SA pensions still strong on equities
South African pension funds continue to place their bet on equities, with 61% of portfolios invested in the asset class, trending above the Middle East and Africa region which has 55% of total assets in equities.
According to the Mercer Asset Allocation Insights 2022 report on pension allocation trends in Africa, the increased dependence on equities as an investment vehicle came as managers took a more pro-risk stance in anticipation of post-Covid business activity recovery.
This is evidenced in the roughly six percent increase in allocations to growth assets compared to the prior year’s survey results.
“Increased equity allocations were primarily funded by a reduction in cash allocations, with domestic equities being favoured over international equities owing to more attractive valuations within the South African market,” says Mandisa Zavala, head of asset allocation at Alexforbes.

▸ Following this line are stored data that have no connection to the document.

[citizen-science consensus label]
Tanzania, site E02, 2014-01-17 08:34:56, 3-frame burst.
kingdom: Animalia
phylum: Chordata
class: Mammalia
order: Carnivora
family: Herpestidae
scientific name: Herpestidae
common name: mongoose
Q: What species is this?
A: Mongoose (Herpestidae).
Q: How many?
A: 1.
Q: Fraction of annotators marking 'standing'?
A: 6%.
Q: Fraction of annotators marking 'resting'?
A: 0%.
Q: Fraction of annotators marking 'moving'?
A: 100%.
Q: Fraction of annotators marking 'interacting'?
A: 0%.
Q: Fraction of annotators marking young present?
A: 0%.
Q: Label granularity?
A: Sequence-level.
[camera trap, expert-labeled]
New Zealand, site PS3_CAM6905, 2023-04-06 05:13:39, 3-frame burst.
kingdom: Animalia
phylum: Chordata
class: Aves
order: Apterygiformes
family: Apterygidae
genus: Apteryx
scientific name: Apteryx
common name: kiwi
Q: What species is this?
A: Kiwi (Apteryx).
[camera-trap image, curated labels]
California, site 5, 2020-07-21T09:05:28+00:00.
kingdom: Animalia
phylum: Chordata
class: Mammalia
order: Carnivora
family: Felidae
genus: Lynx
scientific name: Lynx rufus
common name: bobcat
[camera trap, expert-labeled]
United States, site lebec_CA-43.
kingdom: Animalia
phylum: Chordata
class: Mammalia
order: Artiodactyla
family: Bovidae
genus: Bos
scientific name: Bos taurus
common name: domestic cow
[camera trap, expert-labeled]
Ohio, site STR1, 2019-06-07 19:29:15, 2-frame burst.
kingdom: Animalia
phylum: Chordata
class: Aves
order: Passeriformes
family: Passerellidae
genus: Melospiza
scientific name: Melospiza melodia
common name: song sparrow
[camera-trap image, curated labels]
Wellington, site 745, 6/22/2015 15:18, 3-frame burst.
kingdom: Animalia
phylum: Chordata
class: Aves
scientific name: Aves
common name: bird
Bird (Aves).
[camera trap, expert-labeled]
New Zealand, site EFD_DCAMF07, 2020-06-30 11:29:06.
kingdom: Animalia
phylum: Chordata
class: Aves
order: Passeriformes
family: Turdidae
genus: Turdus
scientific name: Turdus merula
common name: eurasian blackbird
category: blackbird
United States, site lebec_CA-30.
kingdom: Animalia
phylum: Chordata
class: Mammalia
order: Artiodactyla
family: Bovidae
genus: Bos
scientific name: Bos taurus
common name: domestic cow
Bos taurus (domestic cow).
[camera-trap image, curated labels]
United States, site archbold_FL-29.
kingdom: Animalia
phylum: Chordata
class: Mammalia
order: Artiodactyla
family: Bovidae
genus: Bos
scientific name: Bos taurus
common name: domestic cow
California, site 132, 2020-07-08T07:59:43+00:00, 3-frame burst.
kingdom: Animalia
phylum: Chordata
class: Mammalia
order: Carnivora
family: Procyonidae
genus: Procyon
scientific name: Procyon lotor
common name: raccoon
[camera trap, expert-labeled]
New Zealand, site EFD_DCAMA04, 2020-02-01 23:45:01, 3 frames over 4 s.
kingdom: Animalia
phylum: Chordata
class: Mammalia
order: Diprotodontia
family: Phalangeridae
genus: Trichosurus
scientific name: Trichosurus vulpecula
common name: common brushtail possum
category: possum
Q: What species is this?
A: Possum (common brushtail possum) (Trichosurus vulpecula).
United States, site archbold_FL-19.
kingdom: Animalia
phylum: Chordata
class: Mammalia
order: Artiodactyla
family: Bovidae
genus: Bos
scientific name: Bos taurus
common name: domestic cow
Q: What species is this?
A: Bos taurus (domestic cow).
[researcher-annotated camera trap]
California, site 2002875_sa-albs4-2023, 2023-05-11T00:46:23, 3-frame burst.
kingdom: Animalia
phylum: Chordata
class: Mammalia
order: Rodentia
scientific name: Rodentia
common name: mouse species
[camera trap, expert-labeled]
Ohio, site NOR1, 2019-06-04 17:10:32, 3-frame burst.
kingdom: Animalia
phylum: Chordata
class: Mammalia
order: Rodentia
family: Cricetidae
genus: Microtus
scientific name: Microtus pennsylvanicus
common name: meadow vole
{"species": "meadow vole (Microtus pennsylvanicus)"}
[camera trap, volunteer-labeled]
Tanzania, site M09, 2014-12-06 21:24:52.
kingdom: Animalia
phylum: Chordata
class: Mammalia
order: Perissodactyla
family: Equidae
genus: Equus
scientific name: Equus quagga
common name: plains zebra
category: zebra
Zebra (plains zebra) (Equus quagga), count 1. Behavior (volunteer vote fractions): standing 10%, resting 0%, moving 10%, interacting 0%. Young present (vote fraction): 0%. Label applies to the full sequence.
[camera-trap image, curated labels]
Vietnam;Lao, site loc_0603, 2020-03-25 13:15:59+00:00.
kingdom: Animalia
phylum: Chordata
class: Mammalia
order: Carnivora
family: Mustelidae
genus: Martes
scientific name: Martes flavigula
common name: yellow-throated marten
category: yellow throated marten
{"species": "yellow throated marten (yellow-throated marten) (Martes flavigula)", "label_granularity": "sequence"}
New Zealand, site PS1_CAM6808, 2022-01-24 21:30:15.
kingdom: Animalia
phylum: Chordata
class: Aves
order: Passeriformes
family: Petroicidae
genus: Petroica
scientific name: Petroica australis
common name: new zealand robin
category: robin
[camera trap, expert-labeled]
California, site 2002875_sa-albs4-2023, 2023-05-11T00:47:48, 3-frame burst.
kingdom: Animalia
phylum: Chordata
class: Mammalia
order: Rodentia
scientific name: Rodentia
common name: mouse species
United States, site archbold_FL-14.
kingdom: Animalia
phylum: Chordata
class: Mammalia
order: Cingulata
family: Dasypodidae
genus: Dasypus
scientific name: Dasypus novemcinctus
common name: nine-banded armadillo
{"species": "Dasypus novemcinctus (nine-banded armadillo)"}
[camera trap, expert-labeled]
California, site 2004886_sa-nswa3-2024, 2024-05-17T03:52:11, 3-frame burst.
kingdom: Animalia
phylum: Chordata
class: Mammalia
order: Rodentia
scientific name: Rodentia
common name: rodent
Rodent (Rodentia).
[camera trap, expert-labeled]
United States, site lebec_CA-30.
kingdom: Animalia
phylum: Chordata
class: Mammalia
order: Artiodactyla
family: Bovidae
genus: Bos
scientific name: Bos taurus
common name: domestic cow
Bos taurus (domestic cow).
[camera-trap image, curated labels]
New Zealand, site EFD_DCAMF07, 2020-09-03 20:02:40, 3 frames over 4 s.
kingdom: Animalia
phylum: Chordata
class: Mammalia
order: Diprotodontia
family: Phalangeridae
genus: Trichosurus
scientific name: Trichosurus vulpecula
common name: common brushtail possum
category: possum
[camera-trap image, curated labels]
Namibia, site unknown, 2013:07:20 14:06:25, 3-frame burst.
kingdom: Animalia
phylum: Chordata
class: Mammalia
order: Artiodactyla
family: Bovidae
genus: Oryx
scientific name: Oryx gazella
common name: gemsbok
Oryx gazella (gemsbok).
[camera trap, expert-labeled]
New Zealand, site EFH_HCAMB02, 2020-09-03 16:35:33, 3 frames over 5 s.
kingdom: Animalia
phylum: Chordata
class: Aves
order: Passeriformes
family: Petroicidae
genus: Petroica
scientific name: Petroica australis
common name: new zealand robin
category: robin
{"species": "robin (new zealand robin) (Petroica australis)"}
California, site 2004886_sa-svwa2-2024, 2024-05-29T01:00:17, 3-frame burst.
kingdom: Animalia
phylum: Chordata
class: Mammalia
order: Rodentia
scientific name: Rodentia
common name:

Investment in fixed income/ bonds decreased on the prior year to 30.8%, down from 33.2%, while investment in alternative and cash/short-term asset classes hovered around the 12% mark.
Offshore exposure
The report noted a reduction in exposure to international assets, but this is expected to change significantly following National Treasury’s decision to raise the allocation cap on offshore assets by retirement funds.
“Investors continue to make full use of their permitted allocations to offshore assets, with international assets representing around 28.5% of total allocations in the survey, with this level expected to increase following the increase in the maximum offshore allocation to 45% in February 2022,” according to Zavala.
Looking ahead
Several risks threaten asset portfolios in the second half of the year, the most pressing being the ongoing invasion of Ukraine by Russia and its devastating knockon effect in other parts of Europe.
Events in China in relation to the continued tightening of Covid restrictions, in contradiction of global trends, heightened tensions with the US and a weaker yuan all constitute risks which fund managers need to consider when constructing their portfolios moving forward.